In this new study, participants (n = 134) between the ages of 23 – 72 years underwent a neuropsychological assessment, a blood draw to determine biological age via DNA methylation, and a visuospatial processing task during magnetoencephalography (MEG). Researchers Mikki Schantell, Brittany K. Taylor, Rachel K. Spooner, Pamela E. May, Jennifer O'Neill, Brenda M. Morsey, Tina Wang, Trey Ideker, Sara H. Bares, Howard S. Fox, and Tony W. Wilson from the Boys Town National Research Hospital, University of Nebraska Medical Center, Creighton University, Heinrich-Heine University, and the University of California San Diego focused their analyses on the relationship between biological age and oscillatory theta (4-8 Hz) and alpha (10 - 16 Hz) activity among PWH (n=65) and seronegative controls (n = 69).

"To our knowledge, no study to date has directly linked accelerated biological aging in PWH to the neuro-functional changes that occur in cognitively impaired PWH, which include deficits in visuospatial processing, attention, working memory, and motor function networks [10–19]."
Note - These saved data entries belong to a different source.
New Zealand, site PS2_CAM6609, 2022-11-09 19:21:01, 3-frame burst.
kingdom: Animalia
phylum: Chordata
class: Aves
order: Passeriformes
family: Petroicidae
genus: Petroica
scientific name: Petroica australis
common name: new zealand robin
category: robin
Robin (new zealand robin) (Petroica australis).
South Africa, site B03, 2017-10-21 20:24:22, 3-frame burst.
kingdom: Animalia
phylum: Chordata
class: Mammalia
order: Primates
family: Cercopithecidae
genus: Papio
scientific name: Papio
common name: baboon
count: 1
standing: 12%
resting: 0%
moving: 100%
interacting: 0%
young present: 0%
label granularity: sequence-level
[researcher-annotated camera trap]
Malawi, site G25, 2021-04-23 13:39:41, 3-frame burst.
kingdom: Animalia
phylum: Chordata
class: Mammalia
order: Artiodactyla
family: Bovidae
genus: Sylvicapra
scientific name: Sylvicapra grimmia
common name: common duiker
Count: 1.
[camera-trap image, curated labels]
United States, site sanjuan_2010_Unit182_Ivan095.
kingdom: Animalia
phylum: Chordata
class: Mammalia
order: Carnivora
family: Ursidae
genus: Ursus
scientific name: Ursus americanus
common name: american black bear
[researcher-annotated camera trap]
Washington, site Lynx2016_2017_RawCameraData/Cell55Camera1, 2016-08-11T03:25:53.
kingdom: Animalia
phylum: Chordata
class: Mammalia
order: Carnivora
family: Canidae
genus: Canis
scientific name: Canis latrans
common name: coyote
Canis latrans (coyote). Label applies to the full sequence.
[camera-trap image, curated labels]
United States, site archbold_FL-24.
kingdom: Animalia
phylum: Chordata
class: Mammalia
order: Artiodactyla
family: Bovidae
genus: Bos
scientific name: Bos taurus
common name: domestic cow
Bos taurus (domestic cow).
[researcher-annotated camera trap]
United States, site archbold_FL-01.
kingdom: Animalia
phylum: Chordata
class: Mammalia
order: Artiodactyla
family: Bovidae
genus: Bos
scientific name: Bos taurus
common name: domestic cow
PWH had significantly elevated biological age when controlling for chronological age relative to controls. Biological age was differentially associated with theta oscillations in the left posterior cingulate cortex (PCC) and with alpha oscillations in the right medial prefrontal cortex (mPFC) among PWH and seronegative controls. Stronger alpha oscillations in the mPFC were associated with lower CD4 nadir and lower current CD4 counts, suggesting such responses were compensatory. Participants who were on combination antiretroviral therapy for longer had weaker theta oscillations in the PCC.

These findings support the concept of interactions between biological aging and HIV status on the neural oscillatory dynamics serving visuospatial processing. Future work should elucidate the long-term trajectory and impact of accelerated aging on neural oscillatory dynamics in PWH.

"In sum, these findings provide compelling evidence linking epigenetic biological aging and aberrations in neural oscillatory activity in PWH, suggesting that biological aging may underlie some of the key neurological findings in the neuroHIV literature."